> Materials provided
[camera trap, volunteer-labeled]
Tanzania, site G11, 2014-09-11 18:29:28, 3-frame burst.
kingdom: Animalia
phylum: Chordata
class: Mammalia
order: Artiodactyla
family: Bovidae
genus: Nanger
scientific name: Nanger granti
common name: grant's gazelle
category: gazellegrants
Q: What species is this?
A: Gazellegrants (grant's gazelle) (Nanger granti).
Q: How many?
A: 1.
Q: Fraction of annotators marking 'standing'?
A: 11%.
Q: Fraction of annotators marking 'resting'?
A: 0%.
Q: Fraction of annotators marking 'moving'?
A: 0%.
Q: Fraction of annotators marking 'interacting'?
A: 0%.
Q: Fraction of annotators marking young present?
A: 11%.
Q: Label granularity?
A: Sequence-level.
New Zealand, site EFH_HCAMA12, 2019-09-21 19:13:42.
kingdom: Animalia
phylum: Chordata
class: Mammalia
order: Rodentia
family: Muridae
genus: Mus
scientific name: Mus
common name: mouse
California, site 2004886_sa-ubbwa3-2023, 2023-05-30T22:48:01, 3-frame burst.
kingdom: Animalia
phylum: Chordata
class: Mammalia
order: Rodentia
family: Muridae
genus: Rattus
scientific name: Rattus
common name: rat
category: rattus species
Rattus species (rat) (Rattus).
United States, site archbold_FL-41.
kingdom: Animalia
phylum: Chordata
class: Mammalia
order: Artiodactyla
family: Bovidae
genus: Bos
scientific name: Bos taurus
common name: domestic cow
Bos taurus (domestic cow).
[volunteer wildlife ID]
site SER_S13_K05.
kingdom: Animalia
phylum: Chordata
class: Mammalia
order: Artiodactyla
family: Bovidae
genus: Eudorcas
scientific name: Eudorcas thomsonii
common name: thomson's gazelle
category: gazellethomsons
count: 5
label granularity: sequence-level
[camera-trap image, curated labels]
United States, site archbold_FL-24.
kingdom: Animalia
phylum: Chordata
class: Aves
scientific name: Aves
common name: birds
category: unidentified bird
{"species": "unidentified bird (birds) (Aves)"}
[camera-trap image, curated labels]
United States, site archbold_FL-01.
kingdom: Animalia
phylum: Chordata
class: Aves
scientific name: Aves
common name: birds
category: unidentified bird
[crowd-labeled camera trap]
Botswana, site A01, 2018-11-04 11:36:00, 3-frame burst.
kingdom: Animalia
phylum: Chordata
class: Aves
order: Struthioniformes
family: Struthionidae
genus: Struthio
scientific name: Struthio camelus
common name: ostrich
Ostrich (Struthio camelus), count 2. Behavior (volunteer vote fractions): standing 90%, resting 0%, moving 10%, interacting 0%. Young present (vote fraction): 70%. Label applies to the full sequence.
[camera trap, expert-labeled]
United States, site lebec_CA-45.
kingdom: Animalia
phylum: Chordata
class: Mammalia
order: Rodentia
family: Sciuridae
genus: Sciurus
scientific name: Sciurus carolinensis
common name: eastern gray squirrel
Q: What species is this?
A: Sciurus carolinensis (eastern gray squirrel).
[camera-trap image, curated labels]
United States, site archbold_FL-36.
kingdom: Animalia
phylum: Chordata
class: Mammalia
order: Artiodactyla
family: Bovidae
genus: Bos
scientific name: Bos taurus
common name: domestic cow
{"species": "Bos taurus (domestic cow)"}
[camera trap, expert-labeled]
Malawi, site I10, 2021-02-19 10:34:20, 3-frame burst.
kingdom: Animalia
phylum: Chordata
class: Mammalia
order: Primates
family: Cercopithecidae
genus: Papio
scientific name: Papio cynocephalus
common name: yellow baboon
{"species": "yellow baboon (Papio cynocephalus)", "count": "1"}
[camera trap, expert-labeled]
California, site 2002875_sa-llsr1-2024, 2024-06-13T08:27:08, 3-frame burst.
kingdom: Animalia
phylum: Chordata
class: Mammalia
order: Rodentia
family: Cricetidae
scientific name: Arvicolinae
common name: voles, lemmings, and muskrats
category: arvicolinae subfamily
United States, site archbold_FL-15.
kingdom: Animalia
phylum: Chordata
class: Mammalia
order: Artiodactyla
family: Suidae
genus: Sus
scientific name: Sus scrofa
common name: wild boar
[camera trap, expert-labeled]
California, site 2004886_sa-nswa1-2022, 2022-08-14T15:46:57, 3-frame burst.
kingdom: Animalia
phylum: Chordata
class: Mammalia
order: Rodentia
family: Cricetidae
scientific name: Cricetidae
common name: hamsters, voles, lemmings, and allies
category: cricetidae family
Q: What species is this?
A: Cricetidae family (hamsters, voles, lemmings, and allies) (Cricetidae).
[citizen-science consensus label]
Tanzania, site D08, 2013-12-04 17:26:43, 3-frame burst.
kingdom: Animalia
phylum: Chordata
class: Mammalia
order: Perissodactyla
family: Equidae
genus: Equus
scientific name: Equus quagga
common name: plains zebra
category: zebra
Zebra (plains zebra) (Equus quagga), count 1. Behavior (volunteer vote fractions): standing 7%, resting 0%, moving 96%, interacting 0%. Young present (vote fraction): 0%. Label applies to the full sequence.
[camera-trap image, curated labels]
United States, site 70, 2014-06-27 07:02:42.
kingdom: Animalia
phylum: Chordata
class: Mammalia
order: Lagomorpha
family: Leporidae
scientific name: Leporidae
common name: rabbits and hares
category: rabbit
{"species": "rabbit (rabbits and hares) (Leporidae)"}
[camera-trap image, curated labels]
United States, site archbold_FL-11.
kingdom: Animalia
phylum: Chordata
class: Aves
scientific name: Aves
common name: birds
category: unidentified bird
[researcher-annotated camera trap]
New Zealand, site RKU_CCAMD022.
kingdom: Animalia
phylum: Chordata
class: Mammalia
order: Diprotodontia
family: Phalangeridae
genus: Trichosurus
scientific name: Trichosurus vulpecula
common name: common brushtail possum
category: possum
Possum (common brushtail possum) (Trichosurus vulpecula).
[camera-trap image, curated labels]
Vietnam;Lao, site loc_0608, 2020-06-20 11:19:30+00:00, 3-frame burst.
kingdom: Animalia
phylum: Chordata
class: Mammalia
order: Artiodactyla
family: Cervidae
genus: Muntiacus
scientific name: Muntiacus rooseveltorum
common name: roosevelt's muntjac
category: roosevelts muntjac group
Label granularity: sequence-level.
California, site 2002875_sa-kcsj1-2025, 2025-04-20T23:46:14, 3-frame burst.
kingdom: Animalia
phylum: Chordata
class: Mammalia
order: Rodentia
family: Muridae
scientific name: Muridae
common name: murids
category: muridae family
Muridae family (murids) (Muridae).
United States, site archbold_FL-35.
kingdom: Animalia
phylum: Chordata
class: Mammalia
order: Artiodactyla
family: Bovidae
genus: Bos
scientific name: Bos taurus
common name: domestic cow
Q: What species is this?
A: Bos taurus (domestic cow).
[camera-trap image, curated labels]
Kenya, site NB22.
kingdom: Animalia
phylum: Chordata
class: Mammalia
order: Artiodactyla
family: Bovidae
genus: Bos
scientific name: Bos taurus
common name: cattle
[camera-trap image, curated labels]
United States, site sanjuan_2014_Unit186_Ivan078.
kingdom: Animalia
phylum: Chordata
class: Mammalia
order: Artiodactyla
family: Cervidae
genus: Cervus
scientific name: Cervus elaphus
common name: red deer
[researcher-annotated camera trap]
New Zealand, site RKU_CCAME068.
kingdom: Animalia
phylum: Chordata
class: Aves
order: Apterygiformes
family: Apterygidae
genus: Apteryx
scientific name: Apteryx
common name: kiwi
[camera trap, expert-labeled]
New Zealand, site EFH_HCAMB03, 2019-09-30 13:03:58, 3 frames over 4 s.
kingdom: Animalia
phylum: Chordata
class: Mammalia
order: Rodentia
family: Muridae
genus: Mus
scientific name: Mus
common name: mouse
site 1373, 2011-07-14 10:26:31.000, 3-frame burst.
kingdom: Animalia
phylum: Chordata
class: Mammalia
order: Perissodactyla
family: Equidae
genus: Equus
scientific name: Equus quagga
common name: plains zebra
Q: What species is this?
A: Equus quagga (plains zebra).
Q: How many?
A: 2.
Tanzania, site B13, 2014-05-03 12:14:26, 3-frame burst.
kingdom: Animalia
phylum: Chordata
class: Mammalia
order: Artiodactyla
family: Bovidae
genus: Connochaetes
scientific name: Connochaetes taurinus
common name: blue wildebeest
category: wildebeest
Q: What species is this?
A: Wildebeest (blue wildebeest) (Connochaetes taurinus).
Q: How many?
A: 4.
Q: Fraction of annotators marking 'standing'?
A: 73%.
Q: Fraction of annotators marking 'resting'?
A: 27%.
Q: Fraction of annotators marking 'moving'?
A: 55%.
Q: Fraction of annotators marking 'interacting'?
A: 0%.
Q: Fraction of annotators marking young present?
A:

> Exercise directions
For the listing above, print only the lines starting at the line containing "New Zealand, site EFH_HCAMA12, 2019-09-21" and ending at the line containing "Botswana, site A01, 2018-11-04", exactly, both included.

> Answer to the problem
New Zealand, site EFH_HCAMA12, 2019-09-21 19:13:42.
kingdom: Animalia
phylum: Chordata
class: Mammalia
order: Rodentia
family: Muridae
genus: Mus
scientific name: Mus
common name: mouse
California, site 2004886_sa-ubbwa3-2023, 2023-05-30T22:48:01, 3-frame burst.
kingdom: Animalia
phylum: Chordata
class: Mammalia
order: Rodentia
family: Muridae
genus: Rattus
scientific name: Rattus
common name: rat
category: rattus species
Rattus species (rat) (Rattus).
United States, site archbold_FL-41.
kingdom: Animalia
phylum: Chordata
class: Mammalia
order: Artiodactyla
family: Bovidae
genus: Bos
scientific name: Bos taurus
common name: domestic cow
Bos taurus (domestic cow).
[volunteer wildlife ID]
site SER_S13_K05.
kingdom: Animalia
phylum: Chordata
class: Mammalia
order: Artiodactyla
family: Bovidae
genus: Eudorcas
scientific name: Eudorcas thomsonii
common name: thomson's gazelle
category: gazellethomsons
count: 5
label granularity: sequence-level
[camera-trap image, curated labels]
United States, site archbold_FL-24.
kingdom: Animalia
phylum: Chordata
class: Aves
scientific name: Aves
common name: birds
category: unidentified bird
{"species": "unidentified bird (birds) (Aves)"}
[camera-trap image, curated labels]
United States, site archbold_FL-01.
kingdom: Animalia
phylum: Chordata
class: Aves
scientific name: Aves
common name: birds
category: unidentified bird
[crowd-labeled camera trap]
Botswana, site A01, 2018-11-04 11:36:00, 3-frame burst.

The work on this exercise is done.